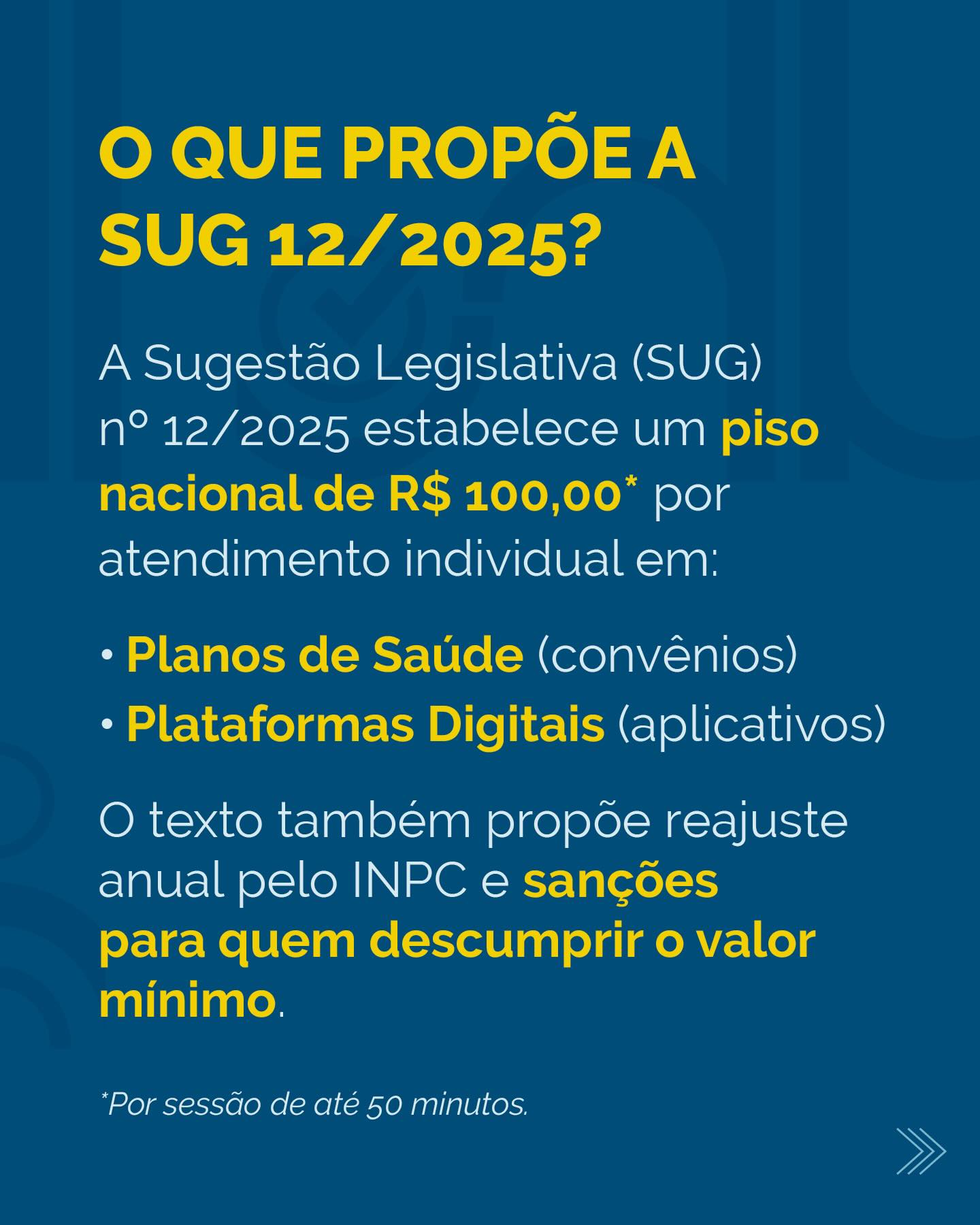 O QUE PROPÕE A SUG 12/2025?

A Sugestão Legislativa (SUG) nº 12/2025 estabelece um piso nacional de R$ 100,00* por atendimento individual em:

• Planos de Saúde (convênios)
• Plataformas Digitais (aplicativos)

O texto também propõe reajuste anual pelo INPC e sanções para quem descumprir o valor mínimo.

*Por sessão de até 50 minutos.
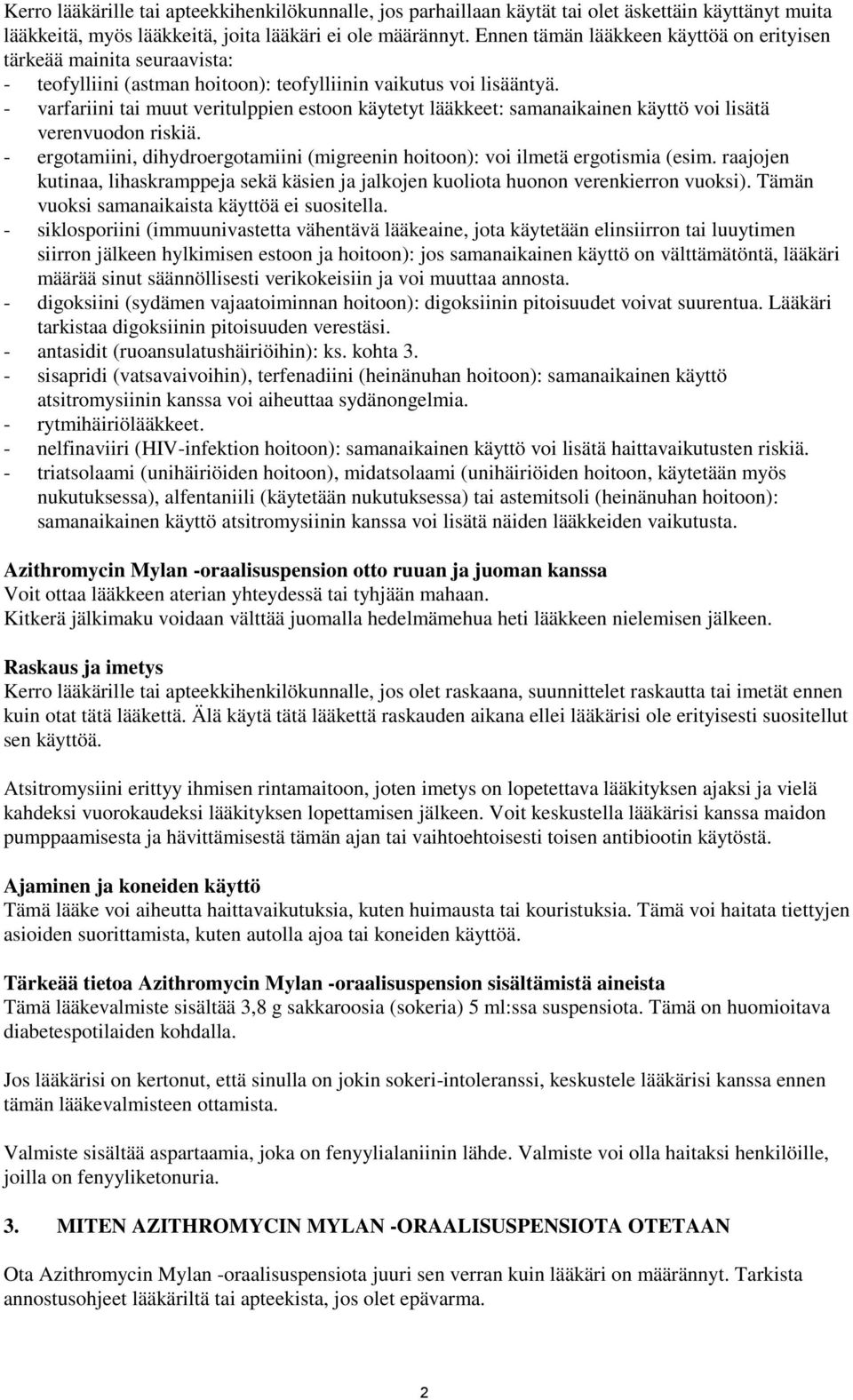 Kerro lääkärille tai apteekkihenkilökunnalle, jos parhaillaan käytät tai olet äskettäin käyttänyt muita lääkkeitä, myös lääkkeitä, joita lääkäri ei ole määrännyt. Ennen tämän lääkkeen käyttöä on erityisen tärkeää mainita seuraavista:
- teofylliini (astman hoitoon): teofylliinin vaikutus voi lisääntyä.
- varfariini tai muut veritulppien estoon käytetyt lääkkeet: samanaikainen käyttö voi lisätä verenvuodon riskiä.
- ergotamiini, dihydroergotamiini (migreenin hoitoon): voi ilmetä ergotismia (esim. raajojen kutinaa, lihaskramppeja sekä käsien ja jalkojen kuoliota huonon verenkierron vuoksi). Tämän vuoksi samanaikaista käyttöä ei suositella.
- siklosporiini (immuunivastetta vähentävä lääkeaine, jota käytetään elinsiirron tai luuytimen siirron jälkeen hylkimisen estoon ja hoitoon): jos samanaikainen käyttö on välttämätöntä, lääkäri määrää sinut säännöllisesti verikokeisiin ja voi muuttaa annosta.
- digoksiini (sydämen vajaatoiminnan hoitoon): digoksiinin pitoisuudet voivat suurentua. Lääkäri tarkistaa digoksiinin pitoisuuden verestäsi.
- antasidit (ruoansulatushäiriöihin): ks. kohta 3.
- sisapridi (vatsavaivoihin), terfenadiini (heinänuhan hoitoon): samanaikainen käyttö atsitromysiinin kanssa voi aiheuttaa sydänongelmia.
- rytmihäiriölääkkeet.
- nelfinaviiri (HIV-infektion hoitoon): samanaikainen käyttö voi lisätä haittavaikutusten riskiä.
- triatsolaami (unihäiriöiden hoitoon), midatsolaami (unihäiriöiden hoitoon, käytetään myös nukutuksessa), alfentaniili (käytetään nukutuksessa) tai astemitsoli (heinänuhan hoitoon): samanaikainen käyttö atsitromysiinin kanssa voi lisätä näiden lääkkeiden vaikutusta.

Azithromycin Mylan -oraalisuspension otto ruuan ja juoman kanssa
Voit ottaa lääkkeen aterian yhteydessä tai tyhjään mahaan.
Kitkerä jälkimaku voidaan välttää juomalla hedelmämehua heti lääkkeen nielemisen jälkeen.

Raskaus ja imetys
Kerro lääkärille tai apteekkihenkilökunnalle, jos olet raskaana, suunnittelet raskautta tai imetät ennen kuin otat tätä lääkettä. Älä käytä tätä lääkettä raskauden aikana ellei lääkärisi ole erityisesti suositellut sen käyttöä.

Atsitromysiini erittyy ihmisen rintamaitoon, joten imetys on lopetettava lääkityksen ajaksi ja vielä kahdeksi vuorokaudeksi lääkityksen lopettamisen jälkeen. Voit keskustella lääkärisi kanssa maidon pumppaamisesta ja hävittämisestä tämän ajan tai vaihtoehtoisesti toisen antibiootin käytöstä.

Ajaminen ja koneiden käyttö
Tämä lääke voi aiheutta haittavaikutuksia, kuten huimausta tai kouristuksia. Tämä voi haitata tiettyjen asioiden suorittamista, kuten autolla ajoa tai koneiden käyttöä.

Tärkeää tietoa Azithromycin Mylan -oraalisuspension sisältämistä aineista
Tämä lääkevalmiste sisältää 3,8 g sakkaroosia (sokeria) 5 ml:ssa suspensiota. Tämä on huomioitava diabetespotilaiden kohdalla.

Jos lääkärisi on kertonut, että sinulla on jokin sokeri-intoleranssi, keskustele lääkärisi kanssa ennen tämän lääkevalmisteen ottamista.

Valmiste sisältää aspartaamia, joka on fenyylialaniinin lähde. Valmiste voi olla haitaksi henkilöille, joilla on fenyyliketonuria.

3. MITEN AZITHROMYCIN MYLAN -ORAALISUSPENSIOTA OTETAAN

Ota Azithromycin Mylan -oraalisuspensiota juuri sen verran kuin lääkäri on määrännyt. Tarkista annostusohjeet lääkäriltä tai apteekista, jos olet epävarma.

2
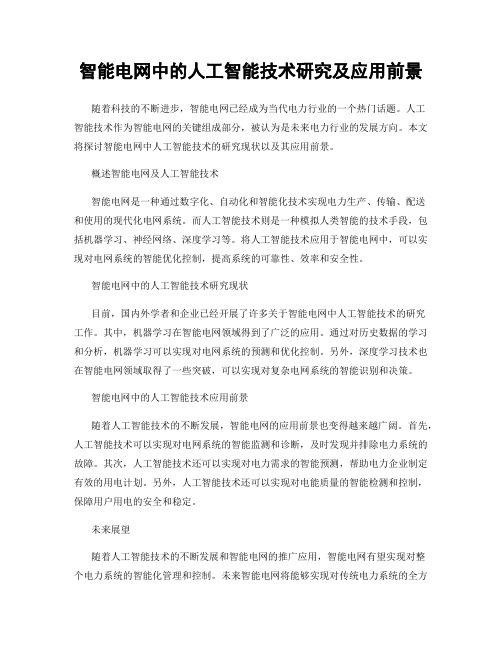 智能电网中的人工智能技术研究及应用前景

随着科技的不断进步，智能电网已经成为当代电力行业的一个热门话题。人工智能技术作为智能电网的关键组成部分，被认为是未来电力行业的发展方向。本文将探讨智能电网中人工智能技术的研究现状以及其应用前景。

概述智能电网及人工智能技术

智能电网是一种通过数字化、自动化和智能化技术实现电力生产、传输、配送和使用的现代化电网系统。而人工智能技术则是一种模拟人类智能的技术手段，包括机器学习、神经网络、深度学习等。将人工智能技术应用于智能电网中，可以实现对电网系统的智能优化控制，提高系统的可靠性、效率和安全性。

智能电网中的人工智能技术研究现状

目前，国内外学者和企业已经开展了许多关于智能电网中人工智能技术的研究工作。其中，机器学习在智能电网领域得到了广泛的应用。通过对历史数据的学习和分析，机器学习可以实现对电网系统的预测和优化控制。另外，深度学习技术也在智能电网领域取得了一些突破，可以实现对复杂电网系统的智能识别和决策。

智能电网中的人工智能技术应用前景

随着人工智能技术的不断发展，智能电网的应用前景也变得越来越广阔。首先，人工智能技术可以实现对电网系统的智能监测和诊断，及时发现并排除电力系统的故障。其次，人工智能技术还可以实现对电力需求的智能预测，帮助电力企业制定有效的用电计划。另外，人工智能技术还可以实现对电能质量的智能检测和控制，保障用户用电的安全和稳定。

未来展望

随着人工智能技术的不断发展和智能电网的推广应用，智能电网有望实现对整个电力系统的智能化管理和控制。未来智能电网将能够实现对传统电力系统的全方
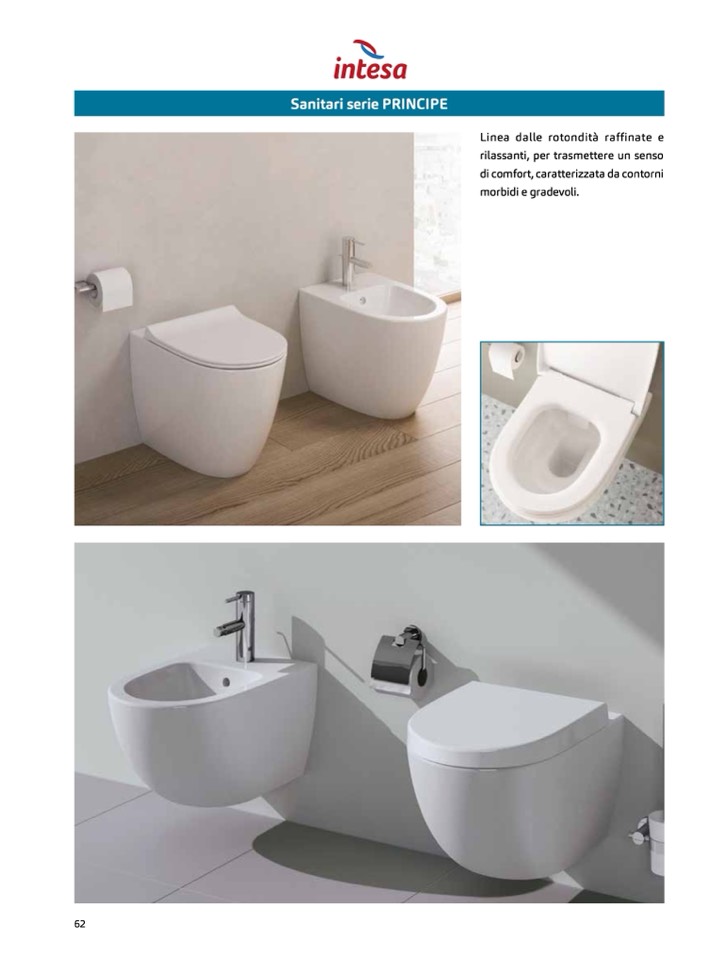 intesa

Sanitari serie PRINCIPE

Linea dalle rotondità raffinate e rilassanti, per trasmettere un senso di comfort, caratterizzata da contorni morbidi e gradevoli.

62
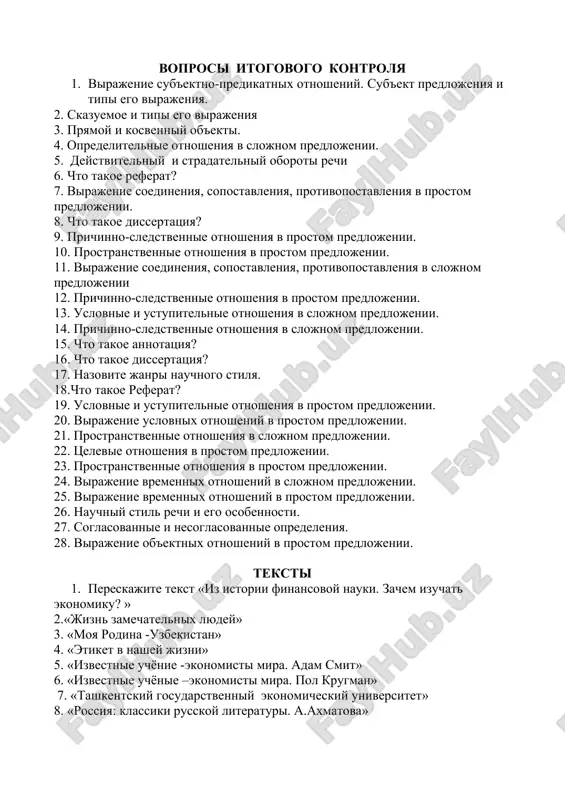 ВОПРОСЫ ИТОГОВОГО КОНТРОЛЯ

1. Выражение субъектно-предикатных отношений. Субъект предложения и типы его выражения.
2. Сказуемое и типы его выражения
3. Прямой и косвенный объекты.
4. Определительные отношения в сложном предложении.
5. Действительный и страдательный обороты речи
6. Что такое реферат?
7. Выражение соединения, сопоставления, противопоставления в простом предложении.
8. Что такое диссертация?
9. Причинно-следственные отношения в простом предложении.
10. Пространственные отношения в простом предложении.
11. Выражение соединения, сопоставления, противопоставления в сложном предложении
12. Причинно-следственные отношения в простом предложении.
13. Условные и уступительные отношения в сложном предложении.
14. Причинно-следственные отношения в сложном предложении.
15. Что такое аннотация?
16. Что такое диссертация?
17. Назовите жанры научного стиля.
18.Что такое Реферат?
19. Условные и уступительные отношения в простом предложении.
20. Выражение условных отношений в простом предложении.
21. Пространственные отношения в сложном предложении.
22. Целевые отношения в простом предложении.
23. Пространственные отношения в простом предложении.
24. Выражение временных отношений в сложном предложении.
25. Выражение временных отношений в простом предложении.
26. Научный стиль речи и его особенности.
27. Согласованные и несогласованные определения.
28. Выражение объектных отношений в простом предложении.

ТЕКСТЫ

1. Перескажите текст «Из истории финансовой науки. Зачем изучать экономику? »
2.«Жизнь замечательных людей»
3. «Моя Родина -Узбекистан»
4. «Этикет в нашей жизни»
5. «Известные учёние -экономисты мира. Адам Смит»
6. «Известные учёные –экономисты мира. Пол Кругман»
7. «Ташкентский государственный экономический университет»
8. «Россия: классики русской литературы. А.Ахматова»

FaylHub.uz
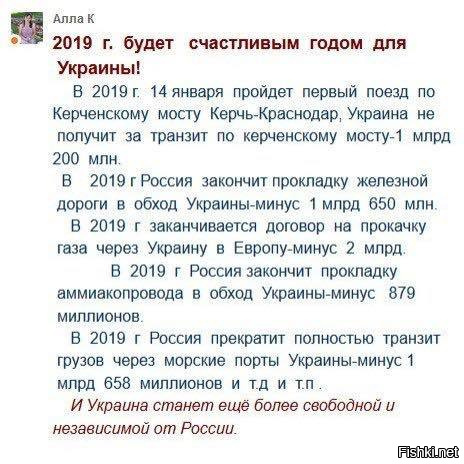 Алла К

2019 г. будет счастливым годом для Украины!

В 2019 г. 14 января пройдет первый поезд по Керченскому мосту Керчь-Краснодар, Украина не получит за транзит по керченскому мосту-1 млрд 200 млн.

В 2019 г Россия закончит прокладку железной дороги в обход Украины-минус 1 млрд 650 млн.

В 2019 г заканчивается договор на прокачку газа через Украину в Европу-минус 2 млрд.

В 2019 г Россия закончит прокладку аммиакопровода в обход Украины-минус 879 миллионов.

В 2019 г Россия прекратит полностью транзит грузов через морские порты Украины-минус 1 млрд 658 миллионов и т.д и т.п .

И Украина станет ещё более свободной и независимой от России.

Fishki.net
· · ·
*WHAT YOU SHOULD DO:* Taking the entries above, print exactly the lines starting at the line with "2. Сказуемое и типы его выражения" and ending at the line with "15. Что такое аннотация?", both included.

*YOUR SOLUTION:*
2. Сказуемое и типы его выражения
3. Прямой и косвенный объекты.
4. Определительные отношения в сложном предложении.
5. Действительный и страдательный обороты речи
6. Что такое реферат?
7. Выражение соединения, сопоставления, противопоставления в простом предложении.
8. Что такое диссертация?
9. Причинно-следственные отношения в простом предложении.
10. Пространственные отношения в простом предложении.
11. Выражение соединения, сопоставления, противопоставления в сложном предложении
12. Причинно-следственные отношения в простом предложении.
13. Условные и уступительные отношения в сложном предложении.
14. Причинно-следственные отношения в сложном предложении.
15. Что такое аннотация?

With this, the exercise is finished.